My blurb in the Economist on the decision to bar the cameras from Mubarak’s trial:
http://www.economist.com/blogs/newsbook/2011/08/hosni-mubarak
I don’t know what the judge’s rationale was, but it’s a pity. People everywhere really need to have an idea of what a criminal trial is like — why there’s a burden of proof, why you go through all the procedures, why the conclusions you draw from reading the papers don’t necessarily equate to proof beyond a reasonable doubt.
Okay, even in highly courtroom-literate societies, not everyone is going to fully wrap their heads around the idea of “burden of proof”, and why you protect the rights of the accused — witness the backlash against the Casey Anthony acquittal.
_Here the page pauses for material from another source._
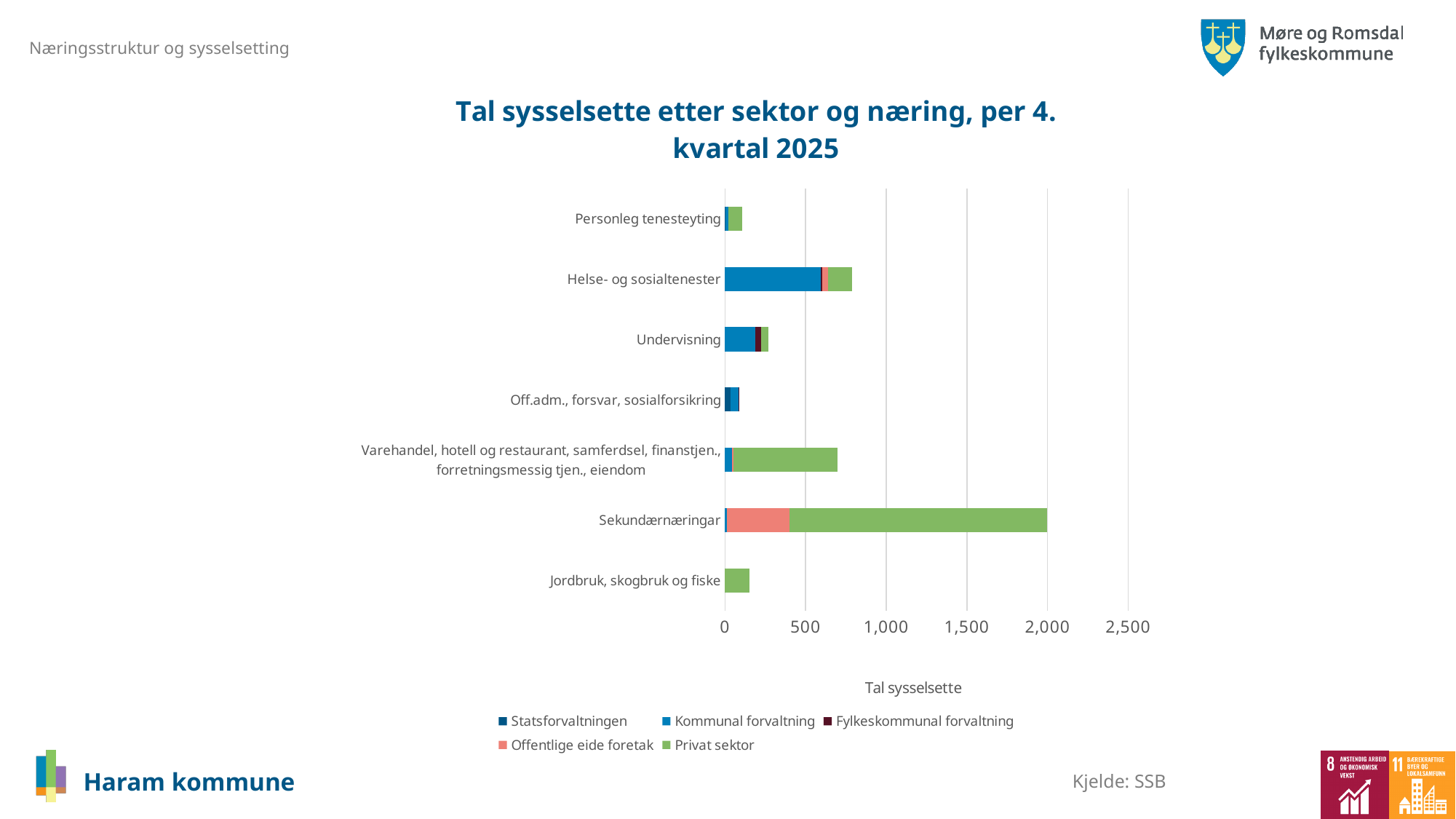
How many series does the legend list? 5 How many categories (næringar) are shown on the y axis of the chart? 7 Which category has the longest total bar? Sekundærnæringar Is the total value for Helse- og sosialtenester greater or less than 500? greater What is the title of the chart? Tal sysselsette etter sektor og næring, per 4. kvartal 2025 Is the total value for Jordbruk, skogbruk og fiske greater or less than 500? less What kind of chart is shown on the slide? bar chart Is the total value for Undervisning greater or less than 500? less Which has the larger total bar, Undervisning or Jordbruk, skogbruk og fiske? Undervisning Which legend entry is shown in green? Privat sektor Which has the larger total bar, Sekundærnæringar or Helse- og sosialtenester? Sekundærnæringar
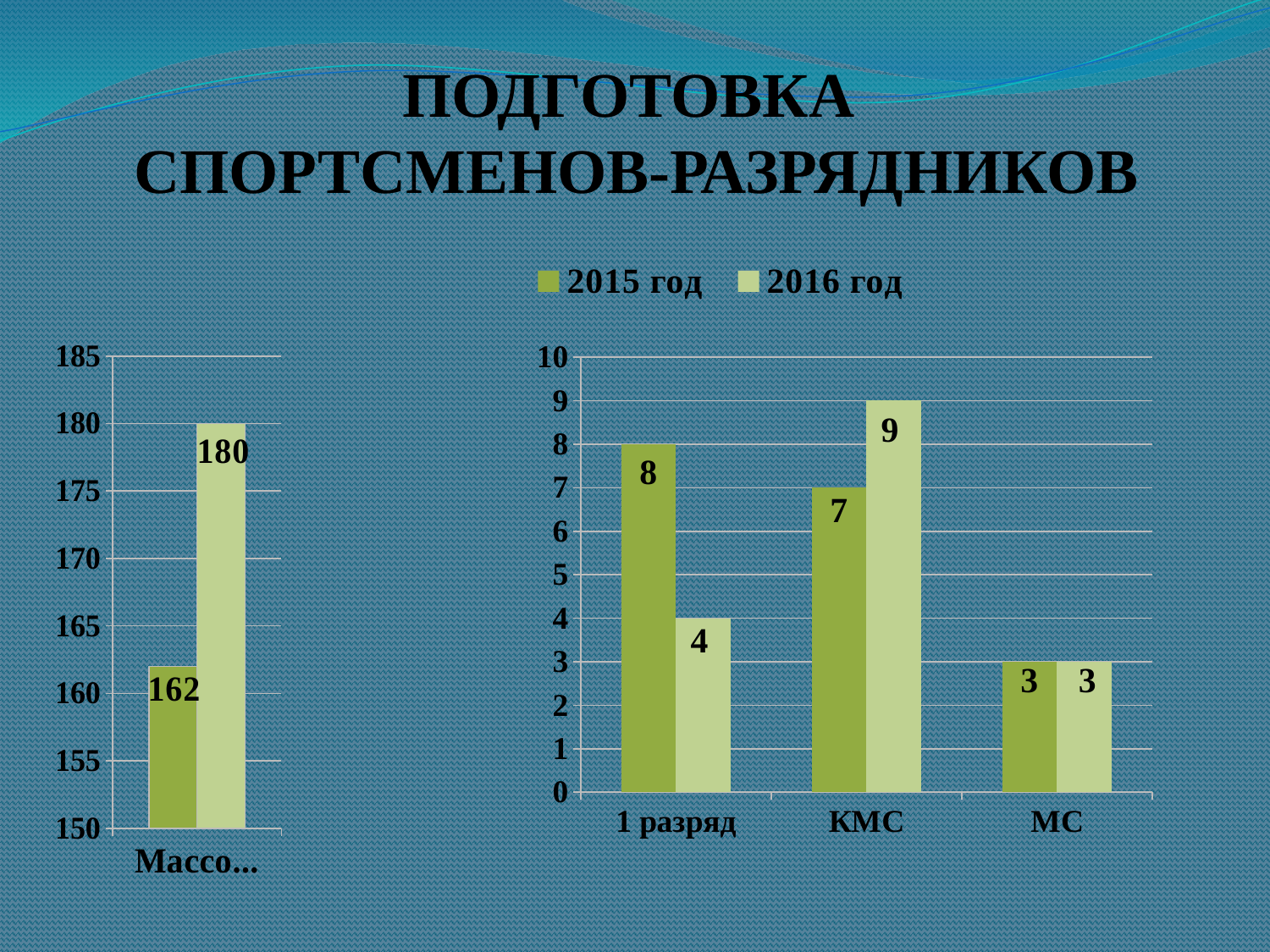
In the right chart, what is the value for 1 разряд in 2015 год? 8 In the right chart, what is the value for КМС in 2016 год? 9 In the left chart, what is the difference between the 2016 год and 2015 год values? 18 In the left chart, what is the value of the 2016 год bar? 180 How many categories are shown on the x axis of the right chart? 3 In the right chart, which category has the lowest value for 2015 год? МС In the right chart, which category has the highest value for 2016 год? КМС How many series does the legend list? 2 What kind of chart is the right chart? bar chart In the right chart, which is larger for КМС: the 2015 год value or the 2016 год value? 2016 год In the right chart, what is the difference between the 2015 год and 2016 год values for 1 разряд? 4 In the right chart, what is the value for МС in 2015 год? 3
But in Egypt, which has no tradition of televised trials, the idea that you need to go through extensive rigorous procedures, evaluating evidence, to pronounce someone guilty of an offense, is still pretty tenuous.
So, TV = good, when it comes to courtroom procedure. Judge Rifaat’s ruling is a real pity.
However, in addition to the TV issue, Egyptian trials are hard to follow on their own terms. Lots of key evidence is presented primarily in written form, so you don’t have the “reading into the record” which makes US trials comparably easy to follow. I think this is a problem with the French court trial system in general, not just Egypt’s version thereof.